The neural pathways of the brain first bring this information together in the primary visual cortex. Remarkably there are some 30 additional cortical areas beyond the primary cortex, all in some way concerned with vision and most of them having a topographic map of the 2-D images arriving on the retinas of the eyes. The discovery of these visual areas started with Semir Zeki’s work in the macaque monkey’s visual cortex. Our work follows that line by recording electrical signals from the visual cortex of these animals. To achieve this, we are using brain implants in the macaques very similar to those being trialed for human neurosurgical use (where implants bypass broken nerves in the spinal cord to restore mobility).

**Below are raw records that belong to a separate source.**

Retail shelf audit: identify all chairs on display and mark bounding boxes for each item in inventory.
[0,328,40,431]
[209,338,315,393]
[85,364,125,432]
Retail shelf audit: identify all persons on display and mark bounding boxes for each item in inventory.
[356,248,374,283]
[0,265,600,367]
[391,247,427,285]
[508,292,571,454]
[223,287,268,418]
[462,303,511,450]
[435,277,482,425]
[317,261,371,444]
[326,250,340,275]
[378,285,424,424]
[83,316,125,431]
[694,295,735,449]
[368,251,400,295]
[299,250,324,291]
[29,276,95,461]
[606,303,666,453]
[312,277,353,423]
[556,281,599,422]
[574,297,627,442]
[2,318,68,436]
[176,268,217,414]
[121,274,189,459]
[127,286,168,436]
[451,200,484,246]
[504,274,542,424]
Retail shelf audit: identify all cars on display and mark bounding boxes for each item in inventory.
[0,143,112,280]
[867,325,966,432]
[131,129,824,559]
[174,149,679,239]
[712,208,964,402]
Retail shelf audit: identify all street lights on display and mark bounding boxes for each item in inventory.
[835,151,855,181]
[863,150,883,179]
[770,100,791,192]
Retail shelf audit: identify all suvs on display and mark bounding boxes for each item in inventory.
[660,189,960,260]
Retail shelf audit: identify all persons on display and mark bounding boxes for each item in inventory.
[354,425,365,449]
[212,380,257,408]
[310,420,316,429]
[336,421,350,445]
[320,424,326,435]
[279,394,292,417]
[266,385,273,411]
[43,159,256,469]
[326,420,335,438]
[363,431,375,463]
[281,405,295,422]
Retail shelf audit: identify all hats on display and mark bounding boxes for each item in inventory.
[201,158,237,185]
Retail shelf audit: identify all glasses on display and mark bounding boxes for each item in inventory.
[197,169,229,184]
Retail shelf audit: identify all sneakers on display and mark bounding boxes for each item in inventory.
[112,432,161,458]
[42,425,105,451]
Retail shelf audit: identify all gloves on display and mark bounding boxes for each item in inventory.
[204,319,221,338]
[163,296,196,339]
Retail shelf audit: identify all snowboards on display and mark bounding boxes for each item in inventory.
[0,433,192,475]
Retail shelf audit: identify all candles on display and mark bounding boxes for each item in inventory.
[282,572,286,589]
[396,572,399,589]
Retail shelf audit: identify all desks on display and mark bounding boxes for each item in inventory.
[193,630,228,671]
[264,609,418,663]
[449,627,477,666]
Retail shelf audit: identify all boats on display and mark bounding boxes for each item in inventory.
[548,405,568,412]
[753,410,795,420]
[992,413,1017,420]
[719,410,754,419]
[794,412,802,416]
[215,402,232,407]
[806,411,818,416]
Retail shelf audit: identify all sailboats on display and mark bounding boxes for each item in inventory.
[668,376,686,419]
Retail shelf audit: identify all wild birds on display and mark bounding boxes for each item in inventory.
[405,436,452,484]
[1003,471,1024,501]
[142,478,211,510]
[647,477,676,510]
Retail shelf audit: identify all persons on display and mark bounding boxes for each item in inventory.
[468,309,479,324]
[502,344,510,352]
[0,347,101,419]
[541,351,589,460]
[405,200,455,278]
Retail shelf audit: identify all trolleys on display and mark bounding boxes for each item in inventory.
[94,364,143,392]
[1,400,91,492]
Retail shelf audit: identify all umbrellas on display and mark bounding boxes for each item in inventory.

![turbot](https://web.archive.org/web/20181127183758im_/https://physocblogs.files.wordpress.com/2018/11/turbot.jpg?w=625)
Figure 3: A very odd form of binocular vision in the animal kingdom. The young turbot grows up with one eye on each side of the head like any other fish, but as adulthood is reached one eye migrates anatomically to join the other on the same side of the head. It is doubtful whether the adult turbot also acquires stereo vision. Human evolutionary history has brought our two eyes forward-facing, rather than lateral as in many mammals, enabling stereo vision.
My lab is currently interested in how information passes from one visual cortical area to another. Nerve cells in the brain communicate with a temporal code, which uses the rate and timing of impulse-like events to signal the presence of different objects in our sensory world. When information passes from one area to another, the signals about depth get rearranged. The signals successively lose features that are unrelated to our perceptual experience and acquire new properties, corresponding closer to perceptual experience. So, these transformations eventually come to shape our perceptual experience.
In this phase of work, we are identifying previously unobserved properties of this transformation from one cortical area to another. We are examining how populations of nerve cells use coordinated signals to allow us to discriminate objects at different depths. We are testing the hypothesis that the variability of neural signals is a fundamental limit on how well the population of nerve cells can transmit reliable information about depth.
To be specific, we are currently following a line of enquiry inspired by theoretical analysis that identifies the shared variability between pairs of neurons (that is, the covariance of neural signals) as a critical limit on sensory discrimination. Pursuing this line is giving us new insights into why the brain has so many different visual areas and how these areas work together.
It is an exciting time. We still need to determine whether our perceptual experiences are in any sense localised to certain regions of the brain or represent the activity in particular groups of neurons. What are the differences between types of neural tissue in their ability to deliver conscious perception?
There are many opportunities created by the newer technologies of multiple, parallel recording of neural signals and the ability to intervene in neural signaling brought by the use of focal electrical stimulation and optogenetics. By tracking signals related to specific perceptual decisions through the myriad of cortical areas, we can begin to answer these questions. The prospect of applying these methods to core problems in the neuroscience of our perceptual experience is something to look forward to in the forthcoming years.